Der Bau einer Kirche war allerdings wegen eines durch die Landessynode beschlossenen Baustopps für Kirchen-Neubauten für viele weitere Jahre nicht möglich. Schließlich erreichte der damalige Vorsitzende des Kirchengemeinderats, Manfred Massinger, durch hartnäckiges Verhandeln mit dem Oberkirchenrat in Karlsruhe, dass unser Kirchenbau nicht als Neubau, sondern als Ersatzbau für den ja nur befristet genehmigten Gemeindesaal eingestuft wurde, sodass der Landessynodenbeschluss auf diese Weise umgangen werden konnte.
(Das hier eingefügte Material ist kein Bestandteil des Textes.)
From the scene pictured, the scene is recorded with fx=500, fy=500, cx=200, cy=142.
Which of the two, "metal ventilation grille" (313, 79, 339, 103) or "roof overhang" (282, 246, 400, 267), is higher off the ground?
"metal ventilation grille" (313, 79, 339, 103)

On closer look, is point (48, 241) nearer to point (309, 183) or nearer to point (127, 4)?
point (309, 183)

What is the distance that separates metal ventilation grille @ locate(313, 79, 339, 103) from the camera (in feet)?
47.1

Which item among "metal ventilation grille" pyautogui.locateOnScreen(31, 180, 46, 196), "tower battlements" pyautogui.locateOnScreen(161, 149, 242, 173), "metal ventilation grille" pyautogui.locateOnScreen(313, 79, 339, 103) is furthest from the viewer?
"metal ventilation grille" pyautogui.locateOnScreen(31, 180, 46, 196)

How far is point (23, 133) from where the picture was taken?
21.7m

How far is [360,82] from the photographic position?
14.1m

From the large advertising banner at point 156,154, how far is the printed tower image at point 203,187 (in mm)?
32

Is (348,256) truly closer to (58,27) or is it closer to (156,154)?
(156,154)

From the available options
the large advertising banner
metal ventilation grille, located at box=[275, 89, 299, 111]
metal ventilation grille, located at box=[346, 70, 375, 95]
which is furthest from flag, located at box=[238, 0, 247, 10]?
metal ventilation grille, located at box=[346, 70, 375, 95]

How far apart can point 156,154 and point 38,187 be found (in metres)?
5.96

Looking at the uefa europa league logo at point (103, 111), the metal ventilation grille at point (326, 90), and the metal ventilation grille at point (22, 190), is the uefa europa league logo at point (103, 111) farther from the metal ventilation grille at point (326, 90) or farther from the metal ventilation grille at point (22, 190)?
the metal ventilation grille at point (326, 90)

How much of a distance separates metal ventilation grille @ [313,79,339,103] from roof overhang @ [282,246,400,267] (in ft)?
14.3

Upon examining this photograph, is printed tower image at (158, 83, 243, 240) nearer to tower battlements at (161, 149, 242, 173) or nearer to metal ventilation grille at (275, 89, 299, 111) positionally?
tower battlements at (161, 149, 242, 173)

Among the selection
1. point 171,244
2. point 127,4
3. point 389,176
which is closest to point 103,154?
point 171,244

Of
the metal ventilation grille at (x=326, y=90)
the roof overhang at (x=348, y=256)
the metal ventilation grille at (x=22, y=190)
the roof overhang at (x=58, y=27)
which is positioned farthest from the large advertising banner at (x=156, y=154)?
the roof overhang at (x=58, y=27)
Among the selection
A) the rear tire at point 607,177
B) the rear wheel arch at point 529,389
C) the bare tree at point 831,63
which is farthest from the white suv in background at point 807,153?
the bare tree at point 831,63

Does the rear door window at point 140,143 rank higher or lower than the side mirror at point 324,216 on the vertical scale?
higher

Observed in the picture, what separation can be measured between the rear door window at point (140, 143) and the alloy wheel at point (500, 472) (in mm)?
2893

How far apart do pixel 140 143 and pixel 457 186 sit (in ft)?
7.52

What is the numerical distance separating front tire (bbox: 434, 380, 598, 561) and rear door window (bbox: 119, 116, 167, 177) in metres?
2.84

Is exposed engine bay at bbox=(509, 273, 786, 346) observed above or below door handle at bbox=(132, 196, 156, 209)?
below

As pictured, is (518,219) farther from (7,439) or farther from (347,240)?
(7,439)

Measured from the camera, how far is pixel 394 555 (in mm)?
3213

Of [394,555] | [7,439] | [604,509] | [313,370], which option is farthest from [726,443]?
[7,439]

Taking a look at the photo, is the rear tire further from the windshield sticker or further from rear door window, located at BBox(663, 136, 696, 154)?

So wurde es schließlich doch möglich, mit dem Kirchenbau zu beginnen. Der erste Spatenstich erfolgte im Oktober 2001, Richtfest war im März 2002, und der erste Gottesdienst fand am 27. Oktober 2002 statt. Als letzter Bauabschnitt wurde schließlich der Gemeindesaal im Garten des Hauses Friedenstr. 34 an der alten Stelle abgerissen und an das Foyer der neuen Kirche wieder angebaut. Er enthält heute die Sakristei, das Lager, die Küche und den Kindergottesdienst-Raum. Am 30. März 2003, dem Sonntag Laetare, wurden die neue Kirche und die Gemeinderäume mit einem Festgottesdienst unter Mitwirkung unseres Landesbischofs eingeweiht.
Dank der nun gegebenen baulichen Voraussetzungen konnte sich unsere Gemeinde, die inzwischen auf 1870 Gemeindeglieder angewachsen ist, zu dem entwickeln, was sie heute ist. Als Pfarrer Höflinger im Mai 2008 nach 14 Jahren unsere Gemeinde verließ, kam nach nur 4 Monaten Vakanz unsere jetzige Pfarrerin Katharina Wendler, die mit uns das bis heute Erreichte weiterführt. Und so blicken wir mit Dankbarkeit auf die letzten 30 Jahre zurück.